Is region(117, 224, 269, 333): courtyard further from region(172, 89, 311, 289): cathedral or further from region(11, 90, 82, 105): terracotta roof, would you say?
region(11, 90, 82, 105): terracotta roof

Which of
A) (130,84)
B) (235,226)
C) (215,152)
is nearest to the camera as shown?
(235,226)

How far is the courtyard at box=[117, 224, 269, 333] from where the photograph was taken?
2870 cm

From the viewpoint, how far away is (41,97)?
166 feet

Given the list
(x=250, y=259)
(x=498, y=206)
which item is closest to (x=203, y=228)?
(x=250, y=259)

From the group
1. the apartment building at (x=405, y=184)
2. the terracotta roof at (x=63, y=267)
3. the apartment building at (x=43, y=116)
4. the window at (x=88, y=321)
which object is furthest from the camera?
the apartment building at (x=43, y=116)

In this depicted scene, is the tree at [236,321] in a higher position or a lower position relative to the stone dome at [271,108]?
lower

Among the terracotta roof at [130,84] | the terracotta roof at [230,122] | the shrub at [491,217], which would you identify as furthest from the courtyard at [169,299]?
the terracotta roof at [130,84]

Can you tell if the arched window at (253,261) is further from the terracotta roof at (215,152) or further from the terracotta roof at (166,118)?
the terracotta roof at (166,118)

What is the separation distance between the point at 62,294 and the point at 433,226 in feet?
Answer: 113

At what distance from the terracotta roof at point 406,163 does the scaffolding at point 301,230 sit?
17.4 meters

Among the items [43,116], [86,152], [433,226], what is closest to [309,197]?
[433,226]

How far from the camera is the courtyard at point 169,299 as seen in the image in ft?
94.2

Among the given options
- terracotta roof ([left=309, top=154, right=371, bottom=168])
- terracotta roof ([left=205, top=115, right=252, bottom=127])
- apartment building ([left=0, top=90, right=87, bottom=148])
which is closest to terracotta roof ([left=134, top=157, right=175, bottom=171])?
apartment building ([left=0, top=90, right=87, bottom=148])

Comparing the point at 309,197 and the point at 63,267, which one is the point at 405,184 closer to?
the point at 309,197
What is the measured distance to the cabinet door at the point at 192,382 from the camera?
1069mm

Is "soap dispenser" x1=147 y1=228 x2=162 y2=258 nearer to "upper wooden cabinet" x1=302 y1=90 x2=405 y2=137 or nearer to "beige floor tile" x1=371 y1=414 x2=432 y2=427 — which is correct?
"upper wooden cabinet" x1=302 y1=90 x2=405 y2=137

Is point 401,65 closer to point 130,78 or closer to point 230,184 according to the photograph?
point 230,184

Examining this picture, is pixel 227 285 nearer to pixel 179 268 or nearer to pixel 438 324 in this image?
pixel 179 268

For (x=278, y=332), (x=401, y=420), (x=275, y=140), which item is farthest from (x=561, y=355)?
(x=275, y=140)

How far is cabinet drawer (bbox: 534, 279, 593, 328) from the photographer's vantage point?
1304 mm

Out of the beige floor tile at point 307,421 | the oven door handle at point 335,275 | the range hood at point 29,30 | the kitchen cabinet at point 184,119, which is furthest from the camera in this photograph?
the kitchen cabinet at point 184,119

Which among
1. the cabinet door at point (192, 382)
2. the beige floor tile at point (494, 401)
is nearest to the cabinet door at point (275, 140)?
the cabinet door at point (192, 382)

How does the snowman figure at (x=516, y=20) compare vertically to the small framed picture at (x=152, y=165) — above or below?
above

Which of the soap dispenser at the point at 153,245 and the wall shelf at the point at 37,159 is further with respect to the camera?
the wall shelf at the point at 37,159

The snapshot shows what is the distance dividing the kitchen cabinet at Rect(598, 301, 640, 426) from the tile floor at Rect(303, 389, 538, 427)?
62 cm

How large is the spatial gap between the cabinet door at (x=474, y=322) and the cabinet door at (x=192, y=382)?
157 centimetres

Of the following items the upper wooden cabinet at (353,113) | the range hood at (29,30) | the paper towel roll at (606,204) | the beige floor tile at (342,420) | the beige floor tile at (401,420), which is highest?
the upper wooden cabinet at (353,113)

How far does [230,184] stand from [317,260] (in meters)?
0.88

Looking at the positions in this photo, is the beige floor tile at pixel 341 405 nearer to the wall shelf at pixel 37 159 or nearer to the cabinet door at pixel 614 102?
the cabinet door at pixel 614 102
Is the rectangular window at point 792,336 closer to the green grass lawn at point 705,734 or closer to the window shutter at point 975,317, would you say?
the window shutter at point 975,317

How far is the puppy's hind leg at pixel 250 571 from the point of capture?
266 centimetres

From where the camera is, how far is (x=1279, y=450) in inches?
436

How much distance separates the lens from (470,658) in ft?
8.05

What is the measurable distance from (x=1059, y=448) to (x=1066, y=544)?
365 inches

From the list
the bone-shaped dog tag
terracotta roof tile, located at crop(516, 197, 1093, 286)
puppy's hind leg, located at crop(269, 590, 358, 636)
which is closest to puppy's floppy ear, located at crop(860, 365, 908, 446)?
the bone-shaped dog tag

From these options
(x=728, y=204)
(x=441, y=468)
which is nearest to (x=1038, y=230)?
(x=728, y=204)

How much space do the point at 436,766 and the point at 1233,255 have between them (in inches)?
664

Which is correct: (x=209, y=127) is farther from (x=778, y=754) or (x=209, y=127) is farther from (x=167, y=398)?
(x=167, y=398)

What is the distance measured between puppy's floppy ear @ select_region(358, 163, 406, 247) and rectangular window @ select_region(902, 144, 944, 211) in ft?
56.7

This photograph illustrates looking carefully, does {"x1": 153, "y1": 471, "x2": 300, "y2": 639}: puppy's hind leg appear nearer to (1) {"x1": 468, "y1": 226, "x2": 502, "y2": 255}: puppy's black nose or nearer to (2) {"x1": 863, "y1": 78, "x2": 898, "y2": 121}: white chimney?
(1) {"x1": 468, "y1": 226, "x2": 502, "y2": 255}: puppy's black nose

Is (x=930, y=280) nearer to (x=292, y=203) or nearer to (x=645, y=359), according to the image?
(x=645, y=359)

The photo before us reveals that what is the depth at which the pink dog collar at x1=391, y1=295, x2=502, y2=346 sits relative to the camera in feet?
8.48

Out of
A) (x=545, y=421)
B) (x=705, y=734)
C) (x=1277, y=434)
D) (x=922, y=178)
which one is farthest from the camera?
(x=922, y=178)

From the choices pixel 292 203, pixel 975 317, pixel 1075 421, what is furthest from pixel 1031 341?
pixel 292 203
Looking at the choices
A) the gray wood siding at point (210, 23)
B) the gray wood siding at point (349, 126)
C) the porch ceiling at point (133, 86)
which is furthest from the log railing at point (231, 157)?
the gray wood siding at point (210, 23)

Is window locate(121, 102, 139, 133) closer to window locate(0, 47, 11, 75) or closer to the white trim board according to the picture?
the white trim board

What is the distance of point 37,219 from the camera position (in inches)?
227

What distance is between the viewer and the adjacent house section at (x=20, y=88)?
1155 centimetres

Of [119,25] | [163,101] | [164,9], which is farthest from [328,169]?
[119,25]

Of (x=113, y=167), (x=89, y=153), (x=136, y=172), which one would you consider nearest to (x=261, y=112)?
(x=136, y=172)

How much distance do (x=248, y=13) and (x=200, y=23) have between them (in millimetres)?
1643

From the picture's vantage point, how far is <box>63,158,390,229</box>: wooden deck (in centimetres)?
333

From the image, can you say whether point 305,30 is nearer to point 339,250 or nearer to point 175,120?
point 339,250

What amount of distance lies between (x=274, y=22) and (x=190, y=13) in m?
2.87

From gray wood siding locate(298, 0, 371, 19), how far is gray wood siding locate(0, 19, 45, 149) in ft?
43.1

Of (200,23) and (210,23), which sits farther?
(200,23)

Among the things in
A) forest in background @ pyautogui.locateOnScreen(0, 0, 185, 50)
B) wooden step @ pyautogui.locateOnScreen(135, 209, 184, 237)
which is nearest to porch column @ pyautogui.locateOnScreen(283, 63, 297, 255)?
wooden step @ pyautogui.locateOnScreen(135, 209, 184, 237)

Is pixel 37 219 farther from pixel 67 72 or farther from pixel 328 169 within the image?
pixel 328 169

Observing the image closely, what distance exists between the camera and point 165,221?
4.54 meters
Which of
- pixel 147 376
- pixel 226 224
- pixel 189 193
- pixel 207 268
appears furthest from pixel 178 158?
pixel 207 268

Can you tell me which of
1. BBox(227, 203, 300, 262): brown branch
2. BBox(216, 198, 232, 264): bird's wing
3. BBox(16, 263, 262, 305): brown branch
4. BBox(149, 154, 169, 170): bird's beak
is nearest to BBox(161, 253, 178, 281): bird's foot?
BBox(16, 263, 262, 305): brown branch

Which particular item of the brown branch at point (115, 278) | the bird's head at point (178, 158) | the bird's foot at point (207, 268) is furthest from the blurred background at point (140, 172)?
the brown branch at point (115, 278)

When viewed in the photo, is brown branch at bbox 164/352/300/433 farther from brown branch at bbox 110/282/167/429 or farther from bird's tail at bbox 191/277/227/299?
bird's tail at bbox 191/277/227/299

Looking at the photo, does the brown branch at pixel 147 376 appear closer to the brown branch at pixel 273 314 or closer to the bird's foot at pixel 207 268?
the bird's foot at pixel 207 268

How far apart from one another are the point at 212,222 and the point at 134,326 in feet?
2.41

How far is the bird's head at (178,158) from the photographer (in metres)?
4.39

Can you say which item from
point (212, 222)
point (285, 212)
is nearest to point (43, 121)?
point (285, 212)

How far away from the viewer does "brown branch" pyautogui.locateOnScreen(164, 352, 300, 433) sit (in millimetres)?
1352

■ ■ ■ ■ ■ ■ ■

▶ Written instruction: With both ends included, please retype exactly the lines from the line containing "From the image, can" to the final line of the data.

▶ Task output:
From the image, can you say whether point 305,30 is nearer to point 339,250 or nearer to point 175,120?
point 339,250

What amount of distance lies between (x=274, y=22) and (x=190, y=13) in m?
2.87

From gray wood siding locate(298, 0, 371, 19), how far is gray wood siding locate(0, 19, 45, 149) in ft?
43.1

Of (200,23) and (210,23), which sits farther?
(200,23)

Among the things in
A) forest in background @ pyautogui.locateOnScreen(0, 0, 185, 50)
B) wooden step @ pyautogui.locateOnScreen(135, 209, 184, 237)
which is nearest to porch column @ pyautogui.locateOnScreen(283, 63, 297, 255)?
wooden step @ pyautogui.locateOnScreen(135, 209, 184, 237)

Is pixel 37 219 farther from pixel 67 72 or farther from pixel 328 169 within the image?
pixel 328 169

Observing the image closely, what distance exists between the camera and point 165,221?
4.54 meters
Which of
- pixel 147 376
- pixel 226 224
- pixel 189 193
- pixel 207 268
appears furthest from pixel 178 158?
pixel 207 268

Can you tell me which of
1. BBox(227, 203, 300, 262): brown branch
2. BBox(216, 198, 232, 264): bird's wing
3. BBox(16, 263, 262, 305): brown branch
4. BBox(149, 154, 169, 170): bird's beak
is nearest to BBox(161, 253, 178, 281): bird's foot?
BBox(16, 263, 262, 305): brown branch

Which particular item of the brown branch at point (115, 278) | the bird's head at point (178, 158) | the bird's foot at point (207, 268) is furthest from the blurred background at point (140, 172)?
the brown branch at point (115, 278)

When viewed in the photo, is brown branch at bbox 164/352/300/433 farther from brown branch at bbox 110/282/167/429 or farther from bird's tail at bbox 191/277/227/299?
bird's tail at bbox 191/277/227/299

Looking at the photo, does the brown branch at pixel 147 376 appear closer to the brown branch at pixel 273 314 or closer to the bird's foot at pixel 207 268?
the bird's foot at pixel 207 268

How far apart from one another are the point at 212,222 and the point at 134,326 in feet?
2.41

How far is the bird's head at (178,158) from the photographer (in metres)?
4.39

Can you say which item from
point (212, 222)
point (285, 212)
is nearest to point (43, 121)?
point (285, 212)

How far away from the viewer does "brown branch" pyautogui.locateOnScreen(164, 352, 300, 433) sit (in millimetres)?
1352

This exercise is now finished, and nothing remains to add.